The Layer Pyramid was built in the Third Dynasty, probably during the reign of Khaba. The pyramid was meant to be a step pyramid of possibly five to seven steps. No casing stones have been found, suggesting that the pyramid was never finished. The layout of the underground chambers resembles that of the Buried Pyramid. A corridor leading into the interior has thirty-two side chambers meant for storage of the burial equipment.

=== Unfinished Pyramid ===

This unfinished pyramid belongs to a king with an illegible name and comprises little more than a massive descendry. All that stands now is a square base on which the core of the pyramid would have been constructed. A pink granite sarcophagus was found in a trench which cuts through the structure, although it may date to a later time period.

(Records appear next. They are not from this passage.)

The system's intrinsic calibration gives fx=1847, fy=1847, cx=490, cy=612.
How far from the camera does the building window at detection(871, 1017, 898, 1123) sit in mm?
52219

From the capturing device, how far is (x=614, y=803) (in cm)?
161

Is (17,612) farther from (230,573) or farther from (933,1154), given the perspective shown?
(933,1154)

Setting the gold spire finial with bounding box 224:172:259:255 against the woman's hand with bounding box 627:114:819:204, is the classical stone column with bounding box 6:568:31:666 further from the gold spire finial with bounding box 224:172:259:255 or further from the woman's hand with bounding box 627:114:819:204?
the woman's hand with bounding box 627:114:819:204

The existence of underground chambers has been suspected, but excavations have not been possible as the structure is now part of a military restricted zone. Also called the "Northern Pyramid", this structure dates to the Fourth Dynasty.

== Necropolis ==
The area of Zawyet El Aryan is surrounded by a total of five cemeteries dating to the 1st Dynasty, 2nd Dynasty, late 3rd Dynasty, 18th Dynasty and Roman Period. Of these cemeteries, only the one dating to the late 3rd Dynasty contains large tombs, of which are four mudbrick mastabas. Reisner and Fisher observed that this is to be expected of the necropolis surrounding the pyramid of a pharaoh, the large tombs being those of the royal family and court officials. In particular, around 200 m north of the Layer Pyramid is a huge mastaba, today known as "Mastaba Z500", which yielded eight marble bowls inscribed with the serekh of king Khaba. Reisner and Fisher therefore conclude that "if the mastabas belong to people connected with the king who built the pyramid, it is probable that the king’s name was Khaba". This opinion is shared by most Egyptologists who attribute the Layer Pyramid to Khaba.

== Zawyet El Aryan today ==
Since 1960, much of the area near Zawyet El Aryan has been restricted for use as a military base. Access to the pyramids has been restricted since 1964. No excavations are allowed, the original necropolis is overbuilt with military bungalows, and the shaft of the Unfinished Pyramid has allegedly been misused as a trash dump. The condition of both burial shafts is uncertain and most possibly disastrous.